Safe Tips and Tricks That Can Help You Stay Warm When Your Furnace Can’t Keep Up

 

People will be cold and tragedies will occur when extreme cold grips area homes.  The safety of people you care about may depend on understanding what is happening in the home and having the solutions to the problems caused by record lows.

 

The first issue is that a furnace that is properly sized by today’s mandated energy standards for your area can’t keep up in extreme cold weather.       

 

The second problem is that there will be people who cope with that fact by doing at the very least unhealthy things and more probably unsafe things to make at least one room in their home safe. The freezing weather will cause carbon monoxide poisonings, house fires and other tragic and avoidable stories that will be in the news. 

Why your furnace is destined for failure in extreme cold weather

Furnace sizing efficiency calculations are based on local weather, the house design and construction materials. Imagine you are picking out which coat you will wear. If it is 40 degrees out, we need a jacket that will keep us warm at that temperature. If we wear that same light weight jacket in minus 20 degree weather, we can’t stay warm. Your furnace is sized for the expected weather conditions, not record lows

 

The energy people want the furnace to be sized so that it will run most of the time at a steady rate. When furnaces that turn on and off to quickly, they allow too much heat to escape out the chimney between cycles.     

Safely create a single warm room in your home

The horror stories that make the news are usually because of unsafe attempts to create a single warm room. Using a stove or space heaters with inadequate or unsafe wiring are common hazards. Fires caused by spills from kerosene heaters are another example. All of these things are known to be unsafe, but people desperate to get warm will do them. There are some better solutions.

Select the room that will be your “warm room”, the place you hunker down. Take a two tract approach by protecting that room from heat loss and shifting heat from the rest of house to the “warm room”.

Use a nifty trick to move more heat to your “warm room”

When your furnace is not keeping up, it is not that your furnace isn’t making any heat. It is that there is not enough heat to heat all of the home. Think of it like you were trying to get a 2 man hot air balloon off the ground with a hair dryer.  That simply will not happen. Change the goal to getting a small toy balloon off the ground with a hair dryer and you will succeed. The point here is to concentrate the furnace heat in a smaller area.

 

Clean or change your furnace filter. Dirty filters can dramatically reduce the heat production ability of a furnace.

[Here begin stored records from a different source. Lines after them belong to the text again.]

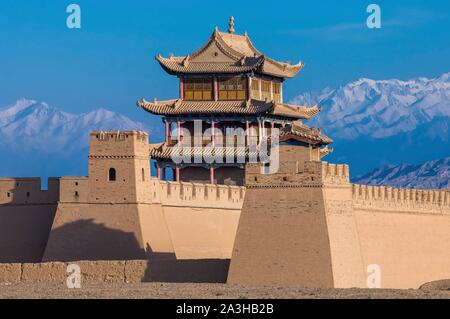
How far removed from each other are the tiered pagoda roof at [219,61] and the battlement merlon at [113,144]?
50.7ft

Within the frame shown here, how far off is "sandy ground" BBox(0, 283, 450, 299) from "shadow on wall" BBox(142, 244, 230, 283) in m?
2.36

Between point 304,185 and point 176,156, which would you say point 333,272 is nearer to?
point 304,185

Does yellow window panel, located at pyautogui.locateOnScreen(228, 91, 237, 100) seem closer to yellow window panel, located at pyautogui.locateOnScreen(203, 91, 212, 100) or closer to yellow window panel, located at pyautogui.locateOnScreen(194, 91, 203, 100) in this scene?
yellow window panel, located at pyautogui.locateOnScreen(203, 91, 212, 100)

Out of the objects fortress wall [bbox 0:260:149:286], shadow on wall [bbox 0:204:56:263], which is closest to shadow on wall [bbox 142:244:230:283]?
fortress wall [bbox 0:260:149:286]

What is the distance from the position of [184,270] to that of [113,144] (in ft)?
25.1

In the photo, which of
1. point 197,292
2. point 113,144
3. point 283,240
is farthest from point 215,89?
point 197,292

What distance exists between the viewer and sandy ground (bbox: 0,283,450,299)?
162 ft

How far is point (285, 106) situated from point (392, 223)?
15.8 m

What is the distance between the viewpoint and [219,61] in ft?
263

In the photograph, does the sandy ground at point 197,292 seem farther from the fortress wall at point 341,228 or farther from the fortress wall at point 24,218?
the fortress wall at point 24,218

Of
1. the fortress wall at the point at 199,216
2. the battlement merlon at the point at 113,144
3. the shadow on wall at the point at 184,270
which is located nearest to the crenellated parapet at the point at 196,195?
the fortress wall at the point at 199,216

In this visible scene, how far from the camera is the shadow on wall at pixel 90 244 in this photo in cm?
6375

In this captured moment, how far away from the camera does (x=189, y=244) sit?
2694 inches
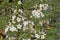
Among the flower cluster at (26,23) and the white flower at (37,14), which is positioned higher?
the white flower at (37,14)

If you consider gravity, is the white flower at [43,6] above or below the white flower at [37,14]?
above

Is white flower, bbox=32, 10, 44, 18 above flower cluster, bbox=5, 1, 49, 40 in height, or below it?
above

You need that furnace to “be all it can be.”

 

One possible solution is to cover 10-25% of the surface of each register or radiator in all of the rooms outside of the “warm room”. Understand that these tricks should not be a long term solution because this can cause a new set of furnace maintenance problems.  Do not make the mistake of closing too much or too many registers. If air flow is too restricted in a furnace, it can become overheated and safety controls will shut the furnace down.

 

If you have hot water heat, put blankets over some for the registers in those other rooms. When you “insulate” radiators outside of the “warm room” the boiler water stays warmer and can better heat the “warm room”.

 

A safe space heater could also help. Do not place space heaters near flammables, or use any extension cords. Do not use worn or damaged units or worn cords. Do not fill kerosene heaters in room. Oil filled heaters tend to be the safest units. Heaters with exposed glowing wires are generally the least expensive, but least safe.

The other side of the warmth equation is to cut down the heat loss in your “warm room”.

  • Close your window blinds if you have them. 
     
  • Place blankets over the windows using the curtain rods. Blankets greatly reduce window heat loss.   
     
  • Drape blankets or plastic in the room openings such as doors and doorways.  
      
  • If you can cover windows in areas outside of your warm room, do so. When you reduce heat loss for anywhere in the entire home, you help your warm room. 
     
  • Figure a path to the outside that does not require opening an exterior door in or near the “warm room”. As an example, if you pick the living room, your way out of the house should be the basement

Needed prevention in the rest of the home

When you have cut down heat to the rest of the home, you need to have concerns about freeze protection in the lower heat areas.   For detailed information about protecting your home from freezing, go to http://www.pittsburghmoldtesting.com/FrozenPipesArticle   

 

If you need to leave the home, turn off the main water valve to the house. If your pipes freeze, turning off that valve could avoid costly, unpleasant and inconvenient water damage and mold remediation.

 

Bring your CO detector into the room you're trying to heat.

 

A Final Word

If you know a senior or other person who has difficulty keeping their home warm, look in on them and lend a hand.